The Men Who Stare at Goats by Jon Ronson is one of those rare, well received books, which reveals the depth of deception found within secret government projects. The New York Times book review below gives an idea of the depths which Ronson's engaging book plumbs. Ronson explores a strange world where US soldiers are trained to be psychic killers in these top secret projects. This may sound impossible to believe, yet I invite you to read the below Times book review and explore the links provided to reliable, verifiable information on this topic. Jon Ronson and The Men Who Stare at Goats was also featured on C-SPAN 2 on Sunday, May 15, 2005 at 1:30 PM Eastern Time (10:30 AM Pacific).

Though I have been reluctant to broach this topic in the past, thanks to the publicity raised by The Men Who Stare at Goats, I can now tell you that I have received abundant information about various psychic programs hidden beneath Byzantine layers of secrecy in government.

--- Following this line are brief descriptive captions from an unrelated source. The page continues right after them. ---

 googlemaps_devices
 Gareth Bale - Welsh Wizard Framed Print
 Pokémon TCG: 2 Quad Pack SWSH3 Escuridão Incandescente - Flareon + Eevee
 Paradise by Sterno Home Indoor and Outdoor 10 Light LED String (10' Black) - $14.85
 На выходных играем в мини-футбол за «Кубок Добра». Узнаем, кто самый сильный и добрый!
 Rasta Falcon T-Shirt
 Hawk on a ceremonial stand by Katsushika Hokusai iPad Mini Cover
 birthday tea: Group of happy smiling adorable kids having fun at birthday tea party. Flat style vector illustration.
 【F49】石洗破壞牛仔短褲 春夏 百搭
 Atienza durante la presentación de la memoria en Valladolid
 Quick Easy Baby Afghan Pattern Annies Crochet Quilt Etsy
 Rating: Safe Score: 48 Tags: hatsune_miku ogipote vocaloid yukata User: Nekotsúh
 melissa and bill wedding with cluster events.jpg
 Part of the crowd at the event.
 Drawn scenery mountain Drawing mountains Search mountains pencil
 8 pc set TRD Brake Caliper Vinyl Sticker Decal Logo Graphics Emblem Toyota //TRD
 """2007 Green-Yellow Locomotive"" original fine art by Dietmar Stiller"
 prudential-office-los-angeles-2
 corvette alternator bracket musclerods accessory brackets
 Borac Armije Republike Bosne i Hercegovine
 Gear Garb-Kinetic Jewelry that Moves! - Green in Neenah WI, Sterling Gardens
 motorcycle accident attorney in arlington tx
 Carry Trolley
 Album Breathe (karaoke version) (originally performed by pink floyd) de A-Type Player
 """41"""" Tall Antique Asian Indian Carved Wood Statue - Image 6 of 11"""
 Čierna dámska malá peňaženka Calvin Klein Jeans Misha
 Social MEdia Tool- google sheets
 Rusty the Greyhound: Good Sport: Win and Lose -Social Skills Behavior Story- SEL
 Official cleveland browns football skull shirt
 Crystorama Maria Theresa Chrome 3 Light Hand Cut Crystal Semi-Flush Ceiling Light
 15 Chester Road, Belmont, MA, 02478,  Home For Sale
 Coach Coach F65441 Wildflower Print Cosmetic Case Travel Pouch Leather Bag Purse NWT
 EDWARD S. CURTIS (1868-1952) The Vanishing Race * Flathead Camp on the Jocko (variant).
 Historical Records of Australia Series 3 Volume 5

WantToKnow.info team member Carol Rutz is a recovered survivor of MK-ULTRA and other secret programs where, among other duties, she was trained to be a psychic killer back in the 1960s. Read our summary of her engaging, well documented book A Nation Betrayed at the link below. By exploring this vital information and spreading the word on all that is being hidden from us, we can and will build a brighter future for us all.

With best wishes,
Fred Burks for WantToKnow.info

P.S. A big thank you to C-SPAN 2 for having the courage to air the Jon Ronson program, Dr. Griffin's lecture on the 9/11 cover-up, and more!


To order The Men Who Stare at Goats by Jon Ronson and see reader's reviews:
http://www.amazon.com/exec/obidos/tg/detail/-/0743241924/104-8413598-5658354?v=glance

10-page summary: Verifiable mind control information with 80 footnotes and many links to original sources:
https://www.WantToKnow.info/mindcontrol10pg

10-page summary: Carol Rutz' A Nation Betrayed details her experiences in secret mind control programs:
https://www.WantToKnow.info/nationbetrayed10pg

Verifiable information on mind control programs using sophisticated non-lethal weapons technology:
https://www.WantToKnow.info/mindcontrollers10pg#nonlethal
https://www.WantToKnow.info/bluebird10pg#nonlethal

Information on the government's secret psychic programs:
https://www.WantToKnow.info/mindcontrollers10pg#psychic


Link to the below New York Times book review of Jon Ronson's The Men Who Stare at Goats
http://query.nytimes.com/gst/fullpage.html?res=9A01EFDD163EF934A35757C0A9639C8B63

BOOKS OF THE TIMES
True Tales Odd Enough to Stop a Farm Animal's Heart

By JANET MASLIN
Published: April 7, 2005, Thursday

'The Men Who Stare at Goats'
By Jon Ronson
259 pages. Simon & Schuster. $24.

At the start of the twisted treasure hunt that is ''The Men Who Stare at Goats,'' the journalist Jon Ronson appears to be looking for furtive, paranoid quacks who play mind games. He seems to have hit the mother lode.

Take the goats of the title: Mr. Ronson cites a hundred of them. He says that they have been hidden at a Goat Lab at Fort Bragg in North Carolina and de-bleated for security reasons.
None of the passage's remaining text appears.